## YOUR INSTRUCTIONS
Would you please transcribe the records below exactly, leaving out the pictures?
*** Opening DATA SHOWN ***
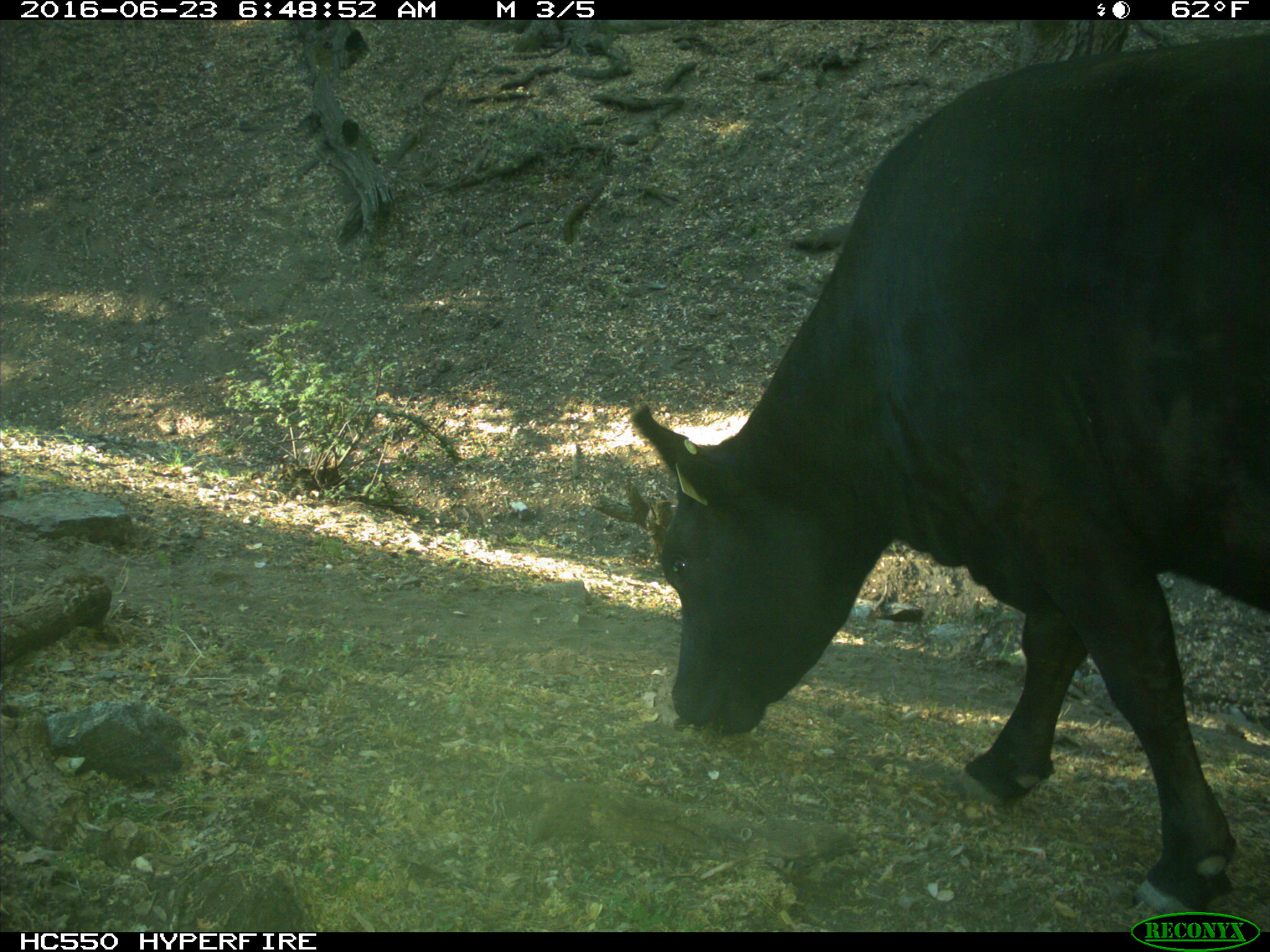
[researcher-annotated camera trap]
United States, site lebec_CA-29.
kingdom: Animalia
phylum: Chordata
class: Mammalia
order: Artiodactyla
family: Bovidae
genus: Bos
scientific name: Bos taurus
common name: domestic cow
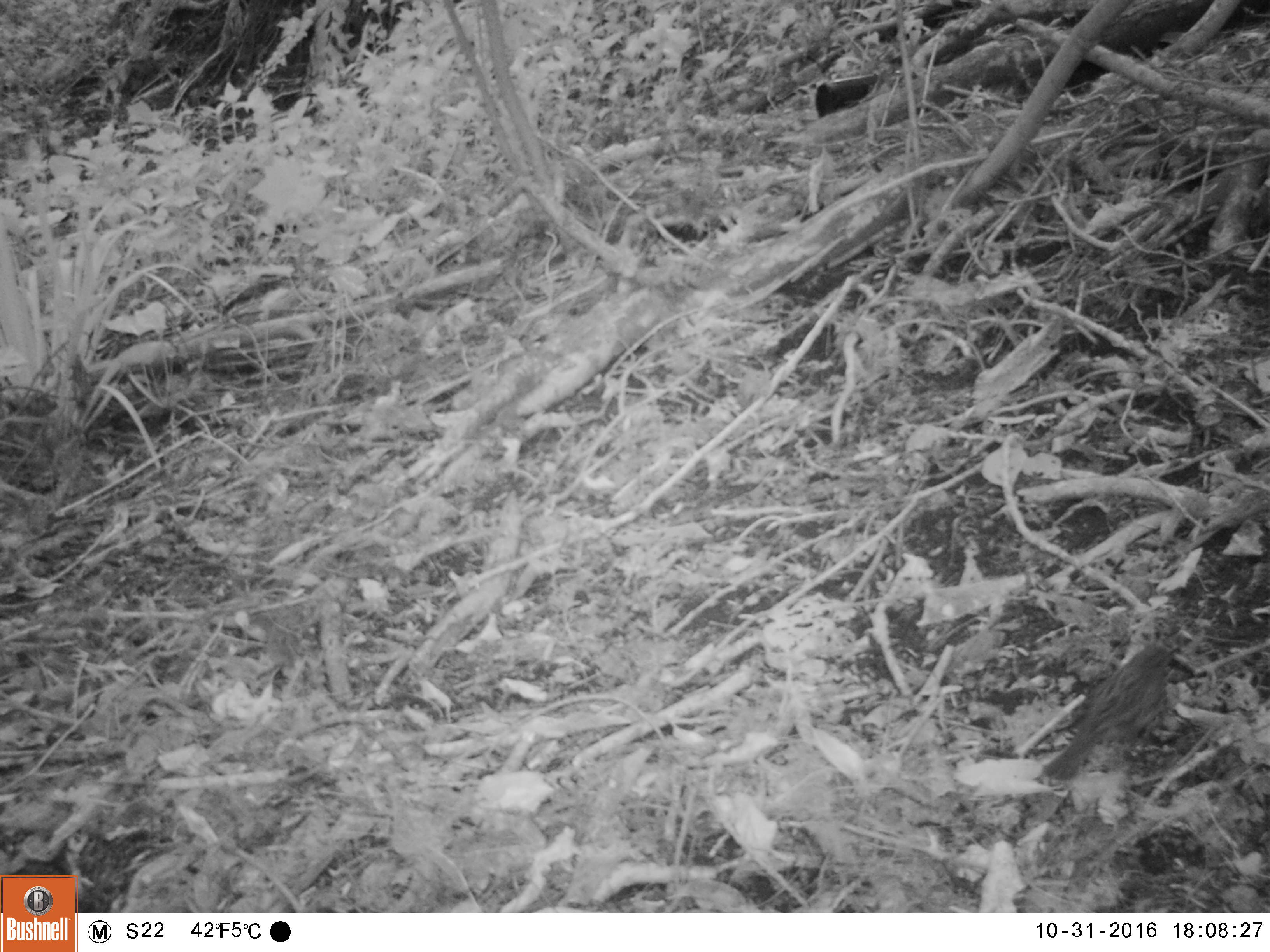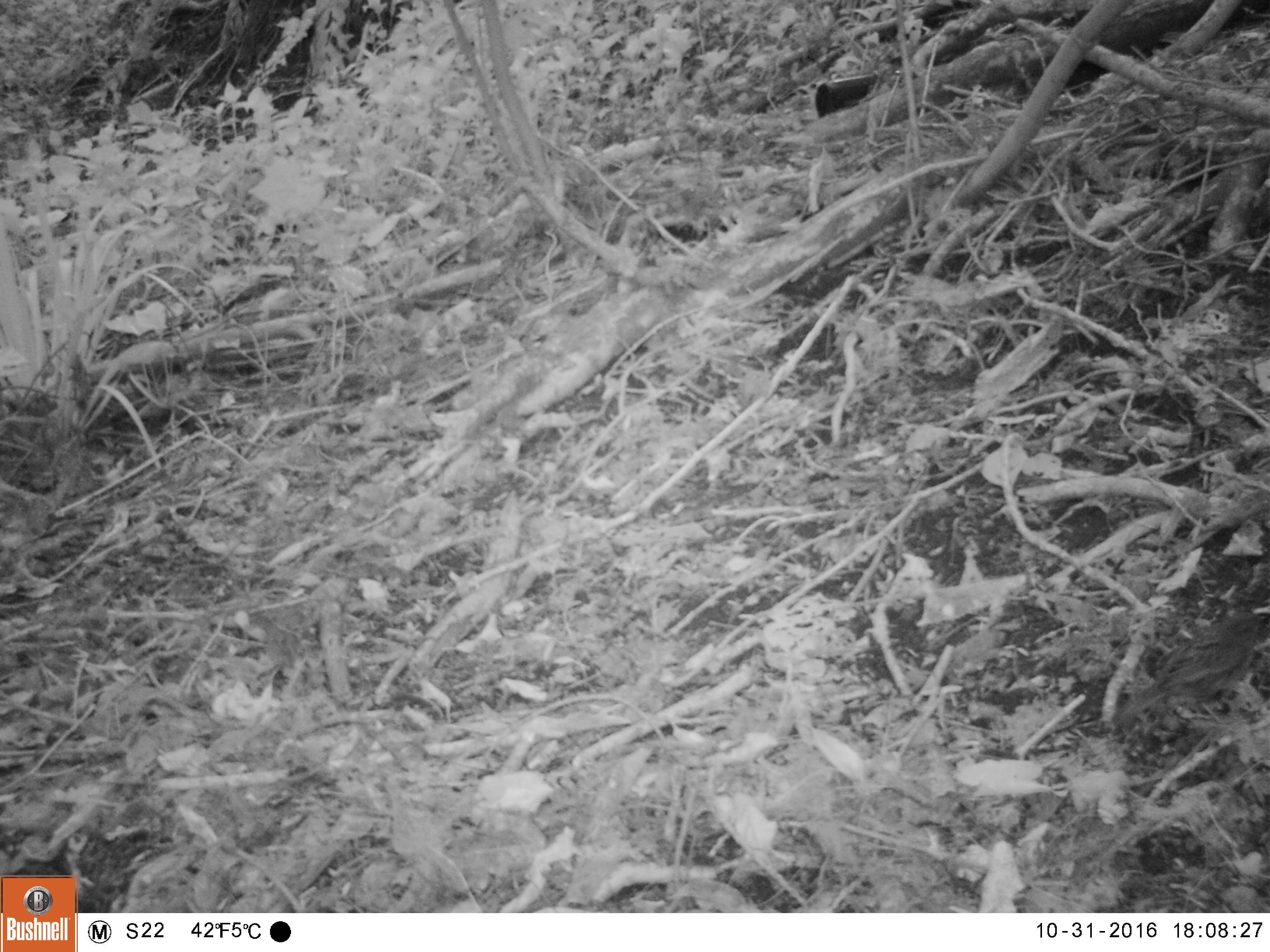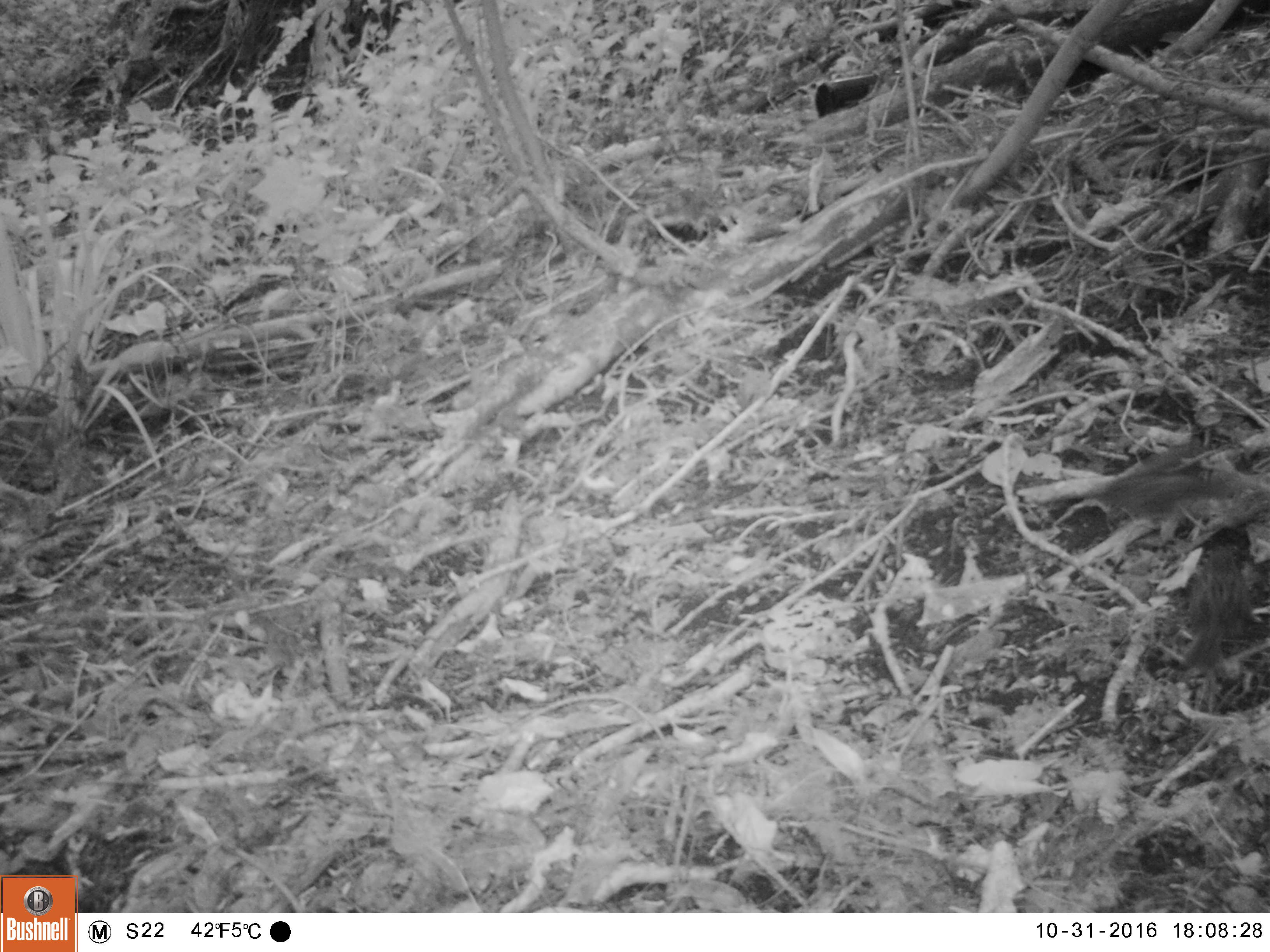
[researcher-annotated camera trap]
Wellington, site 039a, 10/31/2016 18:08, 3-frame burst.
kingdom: Animalia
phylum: Chordata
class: Aves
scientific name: Aves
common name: bird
*** Closing DATA SHOWN ***
## ANSWER SPACE
[researcher-annotated camera trap]
United States, site lebec_CA-29.
kingdom: Animalia
phylum: Chordata
class: Mammalia
order: Artiodactyla
family: Bovidae
genus: Bos
scientific name: Bos taurus
common name: domestic cow
[researcher-annotated camera trap]
Wellington, site 039a, 10/31/2016 18:08, 3-frame burst.
kingdom: Animalia
phylum: Chordata
class: Aves
scientific name: Aves
common name: bird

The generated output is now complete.